New discoveries show that a land bridge between Asia and North America formed in what is now Alaska. It allowed more developed and successful dinosaurs from Asia to move into this region.
"All of a sudden, we get this great influx of animals moving in from Asia," he said. "It's almost a complete turnover."
Suddenly, long-necked browsers and carnosaurs like the allosaurus disappeared. Tyrannosaurus rex, horned dinosaurs and duckbill dinosaurs moved in.
Did diseases carried by the newcomers kill off the native dinos? Kirkland doubts it, though he thinks disease could have caused some weakness in the earlier populations. There is no evidence of disease by itself driving any species to extinction in this region, he said.
But a great deal remains to be discovered about what happened.
In August, Kirkland will lead another group to China, where they will work with their Chinese counterparts. He hopes to develop a Sino-Utah Cretaceous Project, to study the connection between Asia and North America.
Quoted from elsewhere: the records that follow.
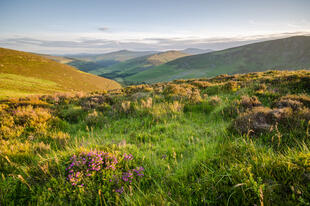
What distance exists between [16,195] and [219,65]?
216m

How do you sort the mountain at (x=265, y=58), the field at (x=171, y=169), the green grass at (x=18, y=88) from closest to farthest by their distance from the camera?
the field at (x=171, y=169) → the green grass at (x=18, y=88) → the mountain at (x=265, y=58)

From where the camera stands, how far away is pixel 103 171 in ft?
7.56

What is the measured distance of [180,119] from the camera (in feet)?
17.4

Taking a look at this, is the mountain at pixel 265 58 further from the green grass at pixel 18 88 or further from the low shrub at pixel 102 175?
the low shrub at pixel 102 175

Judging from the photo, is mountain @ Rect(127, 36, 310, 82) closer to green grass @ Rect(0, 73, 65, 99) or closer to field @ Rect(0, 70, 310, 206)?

"Was this land bridge open the whole time? There are lots of questions," he said.
Utah is a premiere place to discover the answers. "To the bottom of my soul, I'm convinced this is the most important geologic record out there . . . It's the best Mesozoic record there is, hands down."
Kirkland wants to encourage a great flowering of discovery about Utah's ancient life. He wants to promote existing research and start new programs that will help fill in the gaps in the fossil record.
"There's so much to learn," he says wistfully, "and our lifetimes are all too short."